Poster
in
Workshop: 2nd Workshop on Mathematical and Empirical Understanding of Foundation Models
ShERPA: Leveraging Neuron Alignment for Knowledge-preserving Fine-tuning
Dongkyu Cho · Jinseok Yang · Jun Seo · Seohui Bae · Dongwan Kang · Soyeon Park · Hyeokjun Choe · Woohyung Lim
Machine learning models commonly face challenges in maintaining robustness under distribution shifts. An effective strategy to address this issue involves fine-tuning selected layers of pre-trained models for adaptation. However, the lack of clear criteria for selecting trainable layers poses a significant obstacle, inevitably distorting pre-trained knowledge amidst fine-tuning. This paper proposes a novel approach to this problem by analyzing the loss landscape of trained networks.
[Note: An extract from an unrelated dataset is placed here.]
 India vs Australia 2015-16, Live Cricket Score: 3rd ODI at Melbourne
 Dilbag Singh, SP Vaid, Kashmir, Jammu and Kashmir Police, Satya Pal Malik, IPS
By drawing insight from recent studies on neuron alignment, we conjecture that aligning models in their loss landscape will minimize the knowledge distortion during the fine-tuning process. Reflecting this, we introduce a novel fine-tuning framework, named ShERPA (Shifted basin for Enhanced Robustness via Permuted Activations), which shifts the training model towards the loss basin of a trained anchor model to encourage the preservation of pre-trained features. Empirical results demonstrate the effectiveness of ShERPA in enhancing Out-of-Distribution (OOD) robustness in multiple benchmarks (PACS, Terra Incognita, VLCS), outperforming the anchor without incurring additional overhead from gradient computations. Our work provides fresh perspectives in understanding how neural networks preserve and tune knowledge in the face of distribution shifts.